▸ **Directions for this task**
With all pictures excluded, restate the records that follow exactly as written.

--- START ---

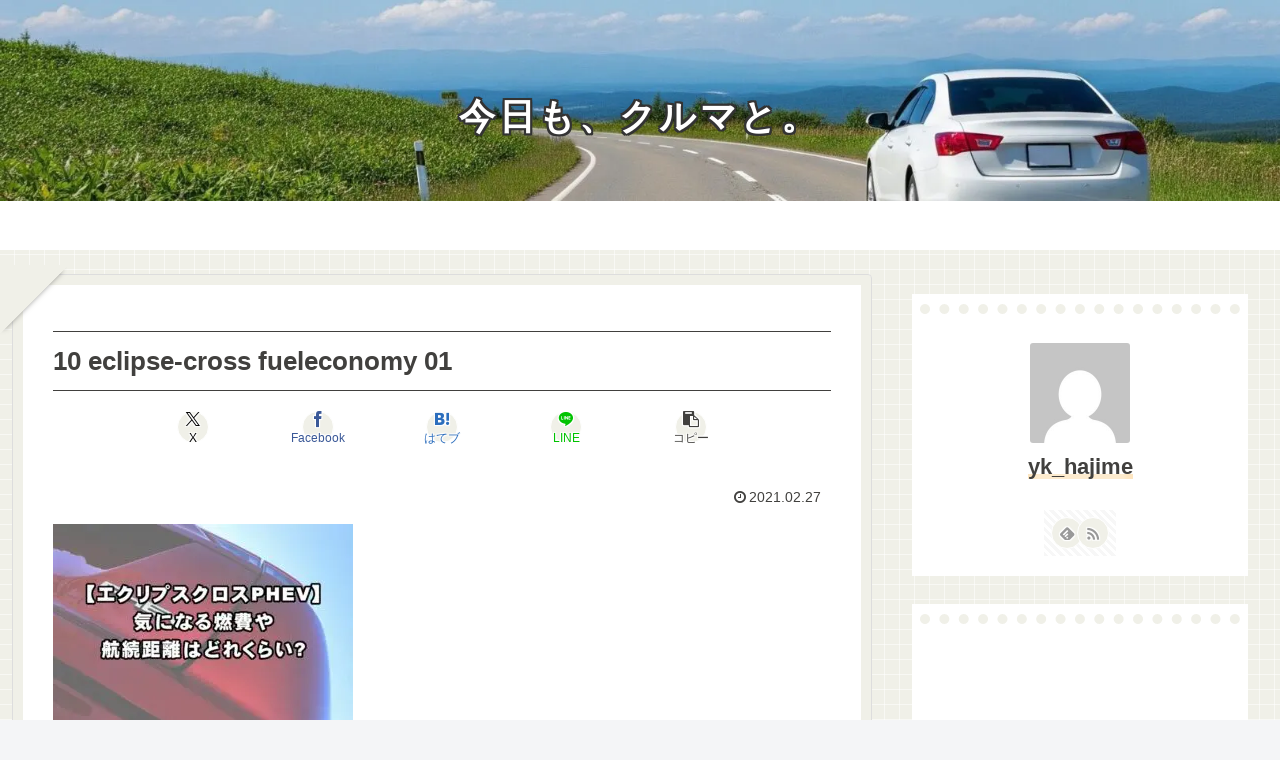

--- FILE ---
content_type: text/html; charset=utf-8
request_url: https://www.google.com/recaptcha/api2/aframe
body_size: 269
content:
<!DOCTYPE HTML><html><head><meta http-equiv="content-type" content="text/html; charset=UTF-8"></head><body><script nonce="DLPhx8CjAyxr_AqxpA-ACg">/** Anti-fraud and anti-abuse applications only. See google.com/recaptcha */ try{var clients={'sodar':'https://pagead2.googlesyndication.com/pagead/sodar?'};window.addEventListener("message",function(a){try{if(a.source===window.parent){var b=JSON.parse(a.data);var c=clients[b['id']];if(c){var d=document.createElement('img');d.src=c+b['params']+'&rc='+(localStorage.getItem("rc::a")?sessionStorage.getItem("rc::b"):"");window.document.body.appendChild(d);sessionStorage.setItem("rc::e",parseInt(sessionStorage.getItem("rc::e")||0)+1);localStorage.setItem("rc::h",'1762462775314');}}}catch(b){}});window.parent.postMessage("_grecaptcha_ready", "*");}catch(b){}</script></body></html>

--- FILE ---
content_type: text/css
request_url: https://velotaxi-sapporo.jp/wp-content/cache/autoptimize/css/autoptimize_single_d4a56d3242663a4b372dc090375e8136.css?ver=6.8.3
body_size: 232
content:
.lazy-hidden,.entry img.lazy-hidden,img.thumbnail.lazy-hidden{background-color:#fff;background-image:url(//velotaxi-sapporo.jp/wp-content/plugins/a3-lazy-load/assets/css/loading.gif);background-repeat:no-repeat;background-position:50% 50%}figure.wp-block-image img.lazy-hidden{min-width:150px}picture source[type="image/webp"]{display:block}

--- END ---

▸ **Response to the exercise**
--- FILE ---
content_type: text/html; charset=utf-8
request_url: https://www.google.com/recaptcha/api2/aframe
body_size: 269
content:
<!DOCTYPE HTML><html><head><meta http-equiv="content-type" content="text/html; charset=UTF-8"></head><body><script nonce="DLPhx8CjAyxr_AqxpA-ACg">/** Anti-fraud and anti-abuse applications only. See google.com/recaptcha */ try{var clients={'sodar':'https://pagead2.googlesyndication.com/pagead/sodar?'};window.addEventListener("message",function(a){try{if(a.source===window.parent){var b=JSON.parse(a.data);var c=clients[b['id']];if(c){var d=document.createElement('img');d.src=c+b['params']+'&rc='+(localStorage.getItem("rc::a")?sessionStorage.getItem("rc::b"):"");window.document.body.appendChild(d);sessionStorage.setItem("rc::e",parseInt(sessionStorage.getItem("rc::e")||0)+1);localStorage.setItem("rc::h",'1762462775314');}}}catch(b){}});window.parent.postMessage("_grecaptcha_ready", "*");}catch(b){}</script></body></html>

--- FILE ---
content_type: text/css
request_url: https://velotaxi-sapporo.jp/wp-content/cache/autoptimize/css/autoptimize_single_d4a56d3242663a4b372dc090375e8136.css?ver=6.8.3
body_size: 232
content:
.lazy-hidden,.entry img.lazy-hidden,img.thumbnail.lazy-hidden{background-color:#fff;background-image:url(//velotaxi-sapporo.jp/wp-content/plugins/a3-lazy-load/assets/css/loading.gif);background-repeat:no-repeat;background-position:50% 50%}figure.wp-block-image img.lazy-hidden{min-width:150px}picture source[type="image/webp"]{display:block}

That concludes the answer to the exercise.